During Yucatan’s Gilded Age[1], which lasted roughly between 1870 and 1920, henequen comprised almost twenty percent of Mexico's total exports, making it the second most important Mexican exportable product after precious metals. In contrast to other plantations in Latin America, Yucatecan entrepreneurs maintained control over the land, physical capital, and transport infrastructure.[2] During the henequen boom, Mérida, the State capital, had more millionaires per capita than any other city in the world.
By the twentieth century, the divine caste had become a class divided against itself, effectively reflecting the power struggle between the traditional upper-class families that had dominated the Yucatán peninsula since colonial times and Olegario Molina who strived to monopolize the henequen industry, although he was only acting as an agent for the International Harvester, an American conglomerate. By the 1920s, because of the social upheaval caused by the Mexican Revolution, the divine castes lost a lot of their political influence. Nevertheless, descendants of the Yucatecan oligarchy continue to be active in business and are reputed to have been significant contributors to the foundation and development center-right National Action Party (PAN).

== Records ==
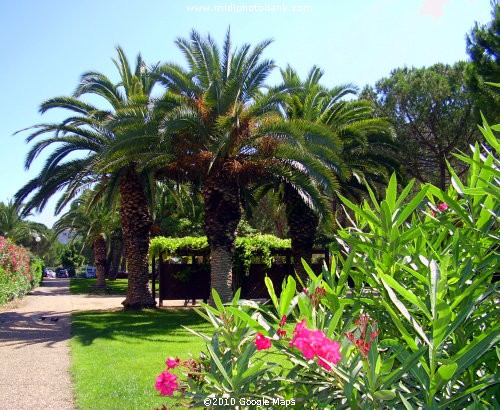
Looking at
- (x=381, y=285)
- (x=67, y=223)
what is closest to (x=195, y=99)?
(x=381, y=285)

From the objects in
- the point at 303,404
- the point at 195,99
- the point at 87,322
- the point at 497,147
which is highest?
the point at 195,99

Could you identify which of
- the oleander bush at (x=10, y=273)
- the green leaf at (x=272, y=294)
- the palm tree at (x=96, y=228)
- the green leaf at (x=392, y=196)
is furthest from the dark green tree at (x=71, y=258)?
the green leaf at (x=392, y=196)

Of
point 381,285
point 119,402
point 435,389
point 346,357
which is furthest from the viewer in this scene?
point 119,402

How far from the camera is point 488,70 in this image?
14672 mm

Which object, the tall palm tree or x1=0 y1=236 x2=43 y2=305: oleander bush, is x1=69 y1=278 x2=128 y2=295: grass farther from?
the tall palm tree

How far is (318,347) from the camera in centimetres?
214

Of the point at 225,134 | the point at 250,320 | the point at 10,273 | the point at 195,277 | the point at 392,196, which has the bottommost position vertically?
the point at 195,277

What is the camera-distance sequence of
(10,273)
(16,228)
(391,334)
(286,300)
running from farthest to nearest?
(16,228)
(10,273)
(391,334)
(286,300)

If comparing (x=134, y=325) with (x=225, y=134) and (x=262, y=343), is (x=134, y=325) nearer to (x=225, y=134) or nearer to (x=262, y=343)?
(x=225, y=134)

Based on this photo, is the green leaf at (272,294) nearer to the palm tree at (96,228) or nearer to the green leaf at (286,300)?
the green leaf at (286,300)

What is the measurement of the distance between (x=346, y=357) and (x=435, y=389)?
1.54 feet

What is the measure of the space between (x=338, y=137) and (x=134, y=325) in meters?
8.04

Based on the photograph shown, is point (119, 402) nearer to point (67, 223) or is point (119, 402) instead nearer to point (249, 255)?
point (249, 255)

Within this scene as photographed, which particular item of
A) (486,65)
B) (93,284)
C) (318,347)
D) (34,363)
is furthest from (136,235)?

== Things to do ==
a) From the passage on Yucatán's henequen boom, list everything that Yucatecan entrepreneurs kept under their control.
b) According to the passage on Yucatán's henequen boom, on whose behalf was Olegario Molina acting?
c) Reproduce the stretch of the passage on Yucatán's henequen boom from "During Yucatan’s Gilded" through "in the world.".

== Solutions for each task ==
a)
- Land
- Physical capital
- Transport infrastructure

b) International Harvester, an American conglomerate.

c)
During Yucatan’s Gilded Age[1], which lasted roughly between 1870 and 1920, henequen comprised almost twenty percent of Mexico's total exports, making it the second most important Mexican exportable product after precious metals. In contrast to other plantations in Latin America, Yucatecan entrepreneurs maintained control over the land, physical capital, and transport infrastructure.[2] During the henequen boom, Mérida, the State capital, had more millionaires per capita than any other city in the world.